Die-hard Broadway fans are often fascinated by the musical's star-studded history. During the development of the musical, Schwartz made the calculated decision to bring star power into the mix. He brought on Broadway stars Kristin Chenoweth and Idina Menzel to play Galinda and Elphaba, while movie and stage legend Joel Grey was hired to play the Wizard. In the beginning of its run, "Wicked" drew in audiences who were interested in seeing Chenoweth, Menzel, and Grey on the same stage.

To top off the winning combination of characters and performers, Schwartz created a stunning visual experience. "Wicked" uses dramatic sets and employs theatrical techniques that are designed to thrill audiences. At the end of the first act, Elphaba rises above the stage on wires to perform her show-stopping number, "Defying Gravity." Characters use fire, smoke, and flying devices to delight viewers. With moving sets, bright lights, and dramatic costumes, "Wicked" is an exciting experience for audiences of all ages.

Since its release in 2003, "Wicked" has only grown in popularity. Part of its continued appeal is due to its music, which has a distinctly modern feel. For audiences who find it difficult to relate to traditional Broadway musicals, "Wicked" is much more approachable. This is particularly true for younger music and theater fans who delight in the powerhouse vocals and modern riffs that are spread throughout the show. In addition, the humor in "Wicked" is more contemporary than many Broadway shows, making it more accessible for today's audiences.

The craze for Galinda, Elphaba, and the Wizard has spread across the world. Productions of "Wicked" have been launched in London, and touring companies regularly take the show around the globe. The recordings have sold well worldwide, and new international productions are launched regularly. Each production has seen a positive audience response and high box office numbers.

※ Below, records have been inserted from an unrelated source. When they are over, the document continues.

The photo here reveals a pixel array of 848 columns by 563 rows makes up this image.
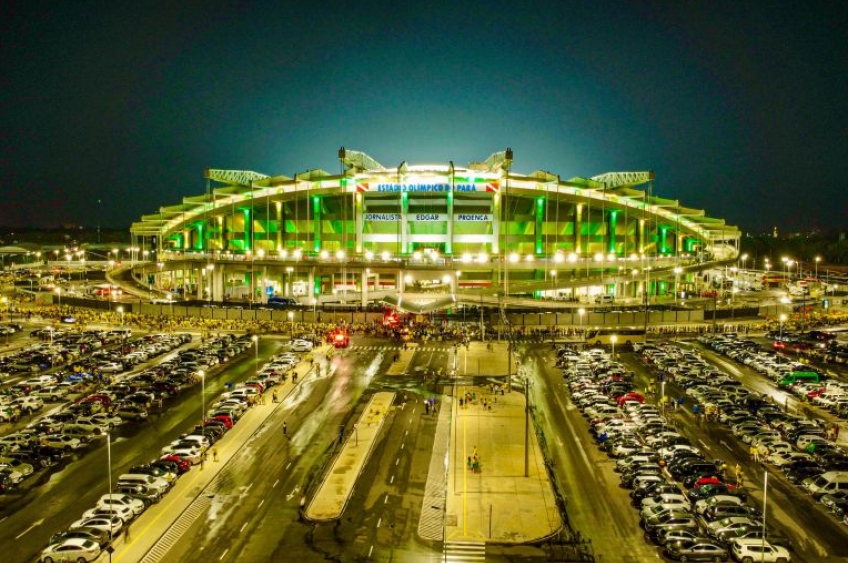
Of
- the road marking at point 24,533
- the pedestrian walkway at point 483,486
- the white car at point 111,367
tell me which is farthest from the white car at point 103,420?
the pedestrian walkway at point 483,486

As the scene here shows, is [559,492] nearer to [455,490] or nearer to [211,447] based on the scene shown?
[455,490]

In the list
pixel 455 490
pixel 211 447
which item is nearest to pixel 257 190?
pixel 211 447

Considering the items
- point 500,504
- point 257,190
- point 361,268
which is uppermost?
point 257,190

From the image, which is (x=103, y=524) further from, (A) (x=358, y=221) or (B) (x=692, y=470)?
(A) (x=358, y=221)

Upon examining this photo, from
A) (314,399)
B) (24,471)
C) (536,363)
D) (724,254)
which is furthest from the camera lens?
(724,254)

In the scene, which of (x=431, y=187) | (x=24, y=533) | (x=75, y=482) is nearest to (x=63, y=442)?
(x=75, y=482)

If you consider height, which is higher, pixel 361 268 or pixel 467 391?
pixel 361 268

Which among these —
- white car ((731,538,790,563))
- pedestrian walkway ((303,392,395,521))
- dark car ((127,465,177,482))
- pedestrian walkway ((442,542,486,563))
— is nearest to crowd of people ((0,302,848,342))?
pedestrian walkway ((303,392,395,521))

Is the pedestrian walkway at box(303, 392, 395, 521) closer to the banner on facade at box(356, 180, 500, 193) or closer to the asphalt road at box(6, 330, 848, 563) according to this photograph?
the asphalt road at box(6, 330, 848, 563)
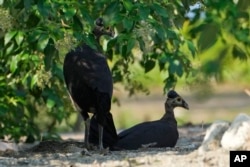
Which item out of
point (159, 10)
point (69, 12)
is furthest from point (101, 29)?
point (69, 12)

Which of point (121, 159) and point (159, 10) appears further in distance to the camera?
point (121, 159)

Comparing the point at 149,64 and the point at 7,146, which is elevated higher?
the point at 149,64

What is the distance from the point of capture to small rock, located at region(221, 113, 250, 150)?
4.70 m

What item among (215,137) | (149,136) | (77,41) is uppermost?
(77,41)

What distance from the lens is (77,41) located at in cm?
495

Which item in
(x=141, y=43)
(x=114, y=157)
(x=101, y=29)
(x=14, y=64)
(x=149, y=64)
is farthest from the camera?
(x=149, y=64)

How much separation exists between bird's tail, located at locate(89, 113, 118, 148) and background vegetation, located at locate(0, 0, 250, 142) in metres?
0.50

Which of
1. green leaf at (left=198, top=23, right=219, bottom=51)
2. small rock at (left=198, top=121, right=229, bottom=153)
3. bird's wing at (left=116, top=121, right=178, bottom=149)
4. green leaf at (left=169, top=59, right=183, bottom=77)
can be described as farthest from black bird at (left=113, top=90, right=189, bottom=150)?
green leaf at (left=198, top=23, right=219, bottom=51)

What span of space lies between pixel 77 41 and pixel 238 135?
127 centimetres

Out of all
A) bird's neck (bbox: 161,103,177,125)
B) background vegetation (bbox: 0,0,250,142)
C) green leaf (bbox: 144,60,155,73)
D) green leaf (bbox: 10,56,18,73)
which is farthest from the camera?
bird's neck (bbox: 161,103,177,125)

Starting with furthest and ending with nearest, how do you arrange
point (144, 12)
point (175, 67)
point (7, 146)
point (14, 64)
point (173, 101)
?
point (173, 101) < point (7, 146) < point (175, 67) < point (14, 64) < point (144, 12)

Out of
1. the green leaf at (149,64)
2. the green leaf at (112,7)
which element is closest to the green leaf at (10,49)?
the green leaf at (149,64)

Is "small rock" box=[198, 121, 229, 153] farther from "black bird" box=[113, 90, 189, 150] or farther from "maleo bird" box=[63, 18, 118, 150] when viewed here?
"black bird" box=[113, 90, 189, 150]

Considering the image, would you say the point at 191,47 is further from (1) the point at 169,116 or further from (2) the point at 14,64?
(2) the point at 14,64
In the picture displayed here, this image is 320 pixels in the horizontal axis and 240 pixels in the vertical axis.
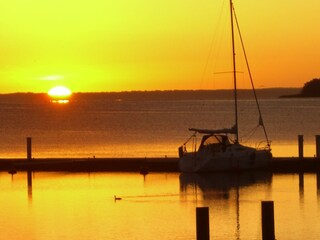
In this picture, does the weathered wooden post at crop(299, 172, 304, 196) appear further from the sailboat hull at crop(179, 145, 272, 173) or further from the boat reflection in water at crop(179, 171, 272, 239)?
the sailboat hull at crop(179, 145, 272, 173)

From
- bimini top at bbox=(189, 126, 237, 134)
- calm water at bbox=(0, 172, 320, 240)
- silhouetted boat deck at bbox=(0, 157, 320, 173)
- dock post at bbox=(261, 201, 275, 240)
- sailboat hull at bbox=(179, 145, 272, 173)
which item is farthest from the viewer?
bimini top at bbox=(189, 126, 237, 134)

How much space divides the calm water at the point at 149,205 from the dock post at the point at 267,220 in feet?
7.69

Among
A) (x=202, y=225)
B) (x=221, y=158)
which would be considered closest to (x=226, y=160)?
(x=221, y=158)

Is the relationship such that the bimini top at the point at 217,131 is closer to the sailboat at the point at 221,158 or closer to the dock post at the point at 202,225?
the sailboat at the point at 221,158

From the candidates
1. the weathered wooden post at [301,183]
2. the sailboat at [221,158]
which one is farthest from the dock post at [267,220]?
the sailboat at [221,158]

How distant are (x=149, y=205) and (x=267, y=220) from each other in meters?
10.3

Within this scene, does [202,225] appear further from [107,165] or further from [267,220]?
[107,165]

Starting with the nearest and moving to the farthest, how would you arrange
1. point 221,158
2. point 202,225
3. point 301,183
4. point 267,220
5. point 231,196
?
1. point 202,225
2. point 267,220
3. point 231,196
4. point 301,183
5. point 221,158

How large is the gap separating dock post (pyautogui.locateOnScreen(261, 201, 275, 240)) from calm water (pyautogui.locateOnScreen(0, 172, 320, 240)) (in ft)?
7.69

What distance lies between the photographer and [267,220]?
2881 centimetres

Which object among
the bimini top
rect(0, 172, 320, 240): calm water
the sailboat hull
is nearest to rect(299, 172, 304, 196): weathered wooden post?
rect(0, 172, 320, 240): calm water

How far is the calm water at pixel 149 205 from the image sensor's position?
3275 cm

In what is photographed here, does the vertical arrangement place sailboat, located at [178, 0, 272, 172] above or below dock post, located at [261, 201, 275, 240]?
above

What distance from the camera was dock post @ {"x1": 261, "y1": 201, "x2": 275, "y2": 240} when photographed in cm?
2852
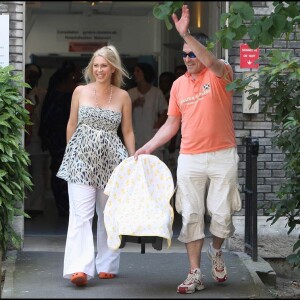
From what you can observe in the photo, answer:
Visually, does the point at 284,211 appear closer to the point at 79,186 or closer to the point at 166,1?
the point at 79,186

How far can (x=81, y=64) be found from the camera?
14.6m

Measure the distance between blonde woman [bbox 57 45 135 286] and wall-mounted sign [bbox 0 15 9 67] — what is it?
1286mm

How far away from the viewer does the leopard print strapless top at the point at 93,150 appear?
7.21m

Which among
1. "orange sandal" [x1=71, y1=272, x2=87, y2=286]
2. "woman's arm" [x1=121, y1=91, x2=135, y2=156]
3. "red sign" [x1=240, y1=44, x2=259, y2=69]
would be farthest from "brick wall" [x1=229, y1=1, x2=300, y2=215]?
"orange sandal" [x1=71, y1=272, x2=87, y2=286]

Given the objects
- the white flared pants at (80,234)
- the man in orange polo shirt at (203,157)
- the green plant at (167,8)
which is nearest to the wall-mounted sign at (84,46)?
the white flared pants at (80,234)

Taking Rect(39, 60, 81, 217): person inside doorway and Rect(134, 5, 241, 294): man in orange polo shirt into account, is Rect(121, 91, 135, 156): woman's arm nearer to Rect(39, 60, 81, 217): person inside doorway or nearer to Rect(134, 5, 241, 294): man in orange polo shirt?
Rect(134, 5, 241, 294): man in orange polo shirt

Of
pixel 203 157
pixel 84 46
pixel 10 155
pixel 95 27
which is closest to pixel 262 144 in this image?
pixel 203 157

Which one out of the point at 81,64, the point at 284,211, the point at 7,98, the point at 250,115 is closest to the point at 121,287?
the point at 284,211

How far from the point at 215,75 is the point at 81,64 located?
7.95m

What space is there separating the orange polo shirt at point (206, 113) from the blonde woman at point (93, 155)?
64 cm

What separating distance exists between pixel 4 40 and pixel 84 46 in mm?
6353

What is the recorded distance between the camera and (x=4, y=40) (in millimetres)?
8508

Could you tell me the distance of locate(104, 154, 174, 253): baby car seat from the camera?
6684 millimetres

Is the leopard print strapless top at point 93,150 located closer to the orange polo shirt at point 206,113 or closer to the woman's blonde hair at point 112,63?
the woman's blonde hair at point 112,63
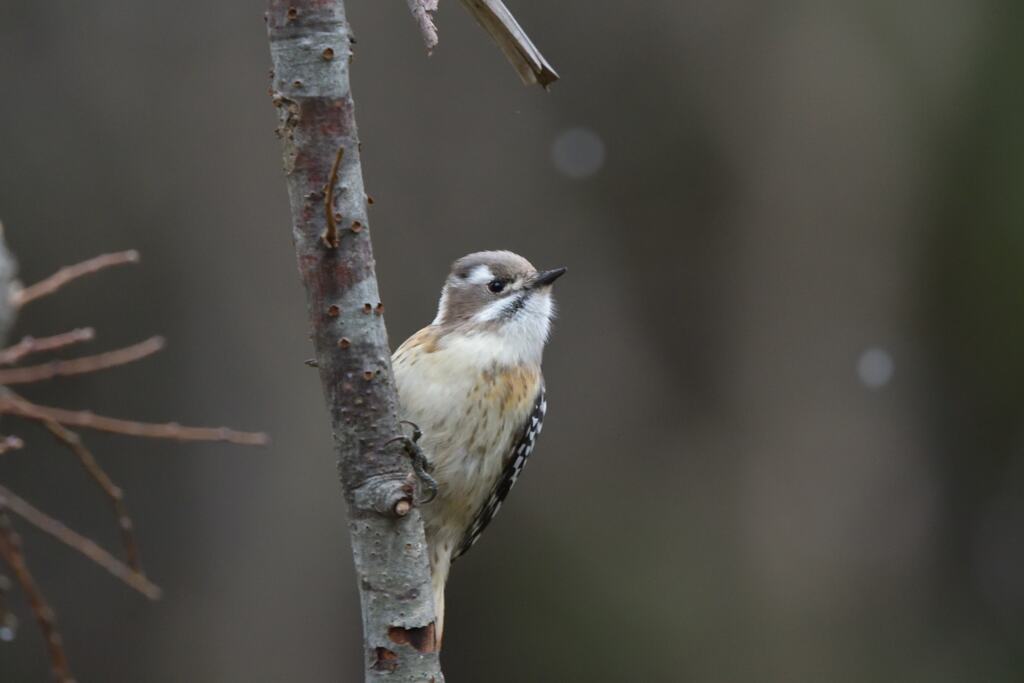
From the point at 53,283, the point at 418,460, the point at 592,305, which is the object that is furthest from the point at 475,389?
the point at 592,305

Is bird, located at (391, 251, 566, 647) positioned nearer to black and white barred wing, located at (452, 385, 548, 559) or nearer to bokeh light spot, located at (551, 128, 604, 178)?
black and white barred wing, located at (452, 385, 548, 559)

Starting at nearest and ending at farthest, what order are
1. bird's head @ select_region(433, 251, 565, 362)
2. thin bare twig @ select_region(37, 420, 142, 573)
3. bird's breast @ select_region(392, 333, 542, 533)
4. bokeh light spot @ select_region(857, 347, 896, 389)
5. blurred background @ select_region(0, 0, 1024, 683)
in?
1. thin bare twig @ select_region(37, 420, 142, 573)
2. bird's breast @ select_region(392, 333, 542, 533)
3. bird's head @ select_region(433, 251, 565, 362)
4. blurred background @ select_region(0, 0, 1024, 683)
5. bokeh light spot @ select_region(857, 347, 896, 389)

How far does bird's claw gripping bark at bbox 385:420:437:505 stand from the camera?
267cm

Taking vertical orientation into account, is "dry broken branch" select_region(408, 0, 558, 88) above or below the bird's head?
above

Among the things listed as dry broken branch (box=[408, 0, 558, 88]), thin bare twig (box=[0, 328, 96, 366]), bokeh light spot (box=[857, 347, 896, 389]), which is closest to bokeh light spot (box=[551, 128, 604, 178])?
bokeh light spot (box=[857, 347, 896, 389])

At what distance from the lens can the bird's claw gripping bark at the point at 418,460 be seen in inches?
105

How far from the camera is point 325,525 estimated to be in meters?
6.88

With the fanatic interest in "Wicked" comes a renewed interest in the original story of Dorothy and the witches of Oz. Themes from the musical and the original story have found their way into numerous popular culture outlets, including movies and television shows. The sets and characters from the Broadway musical have even been featured in sitcoms like "Ugly Betty." In 2013, the Disney movie "Oz the Great and Powerful" will offer viewers yet another side of the story.

As the interest in "Wicked" grows, viewers will undoubtedly have numerous opportunities to explore the land of Oz. From the original film with Dorothy and her loyal companions to the most recent Disney movie, the craze for "The Wizard of Oz" is likely to push ahead at full strength for years to come.